Mike Correll, an associate in the firm’s Litigation & Trial Practice Group, was quoted by NBC News and the ABA Journal regarding a Fourth Amendment case recently argued before the Supreme Court that questions the constitutionality of blood testing DUI suspects without their consent.
“It comes down, basically, to are you going to see blood draws every single time someone gets pulled over for a DUI,” Correll told NBC News.
“Because drunk-driving stops are an every-day occurrence, it’s going to effect a broad area of society…this may be the most widespread Fourth Amendment situation that you and I are going to face for the foreseeable future,” he added.
Referencing Schmerber v. California, where it was argued that a person’s blood is protected under the Fourth Amendment because search warrants are ordinarily required for searches of dwellings—absent an emergency—and could be required where intrusions into the human body are concerned, “The court’s decision is likely to come down to one simple question…did Schmerber create a blanket exception to the Fourth Amendment or didn’t it?” Correll said.
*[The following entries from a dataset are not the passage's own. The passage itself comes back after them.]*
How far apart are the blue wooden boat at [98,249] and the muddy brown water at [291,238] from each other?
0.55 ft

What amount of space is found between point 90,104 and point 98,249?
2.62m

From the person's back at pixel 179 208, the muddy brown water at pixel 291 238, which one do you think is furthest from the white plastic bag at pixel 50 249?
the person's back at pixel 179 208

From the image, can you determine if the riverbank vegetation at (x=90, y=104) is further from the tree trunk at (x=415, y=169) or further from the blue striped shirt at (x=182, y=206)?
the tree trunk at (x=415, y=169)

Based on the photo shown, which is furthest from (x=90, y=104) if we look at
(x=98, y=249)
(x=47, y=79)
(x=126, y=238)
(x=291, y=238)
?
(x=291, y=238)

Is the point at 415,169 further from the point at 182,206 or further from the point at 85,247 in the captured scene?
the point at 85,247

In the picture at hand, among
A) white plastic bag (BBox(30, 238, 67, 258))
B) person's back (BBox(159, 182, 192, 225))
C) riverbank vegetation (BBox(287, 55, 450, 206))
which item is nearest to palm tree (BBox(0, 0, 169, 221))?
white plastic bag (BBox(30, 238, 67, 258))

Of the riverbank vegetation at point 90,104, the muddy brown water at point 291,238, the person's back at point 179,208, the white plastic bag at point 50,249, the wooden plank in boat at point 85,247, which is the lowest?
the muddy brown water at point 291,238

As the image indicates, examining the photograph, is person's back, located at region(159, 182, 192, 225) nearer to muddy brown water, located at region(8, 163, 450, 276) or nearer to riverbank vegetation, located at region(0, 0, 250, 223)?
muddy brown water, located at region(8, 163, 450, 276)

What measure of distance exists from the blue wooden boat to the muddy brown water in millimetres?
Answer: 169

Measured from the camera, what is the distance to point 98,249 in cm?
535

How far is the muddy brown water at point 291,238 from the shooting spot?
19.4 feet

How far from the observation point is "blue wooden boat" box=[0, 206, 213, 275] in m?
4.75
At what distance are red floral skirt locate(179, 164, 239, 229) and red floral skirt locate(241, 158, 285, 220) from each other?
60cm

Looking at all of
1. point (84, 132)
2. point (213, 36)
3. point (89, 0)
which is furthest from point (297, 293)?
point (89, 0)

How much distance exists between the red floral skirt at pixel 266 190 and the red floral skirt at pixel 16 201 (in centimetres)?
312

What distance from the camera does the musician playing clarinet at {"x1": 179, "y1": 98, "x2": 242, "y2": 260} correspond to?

“What does the court indicate the emergency is? Is the emergency the inability to get a warrant in a set period of time, or is the emergency that the blood alcohol is dissipating?” he asked.
“There was a time when the cops pulled you over for drinking and driving, and they would say, ‘How far is your house?’ Now, they just arrest you,” Correll explained to ABA Journal.
Correll noted that many states have enacted statutory limitations on blood draws of DWI suspects, such as by restricting the use of force, outlining who may conduct such a compelled draw or requiring a warrant. He agrees that blood evidence is the most reliable DWI testing method, but he “parts company” with the state on the need for a warrant.
“What the state is saying is we know there is going to be this emergency every weekend…and we know we have several hours to obtain the probative evidence,” he said.
“If [states] know [they] are going to have DWIs every weekend, why not have someone on call to take warrant applications?” Correll suggested.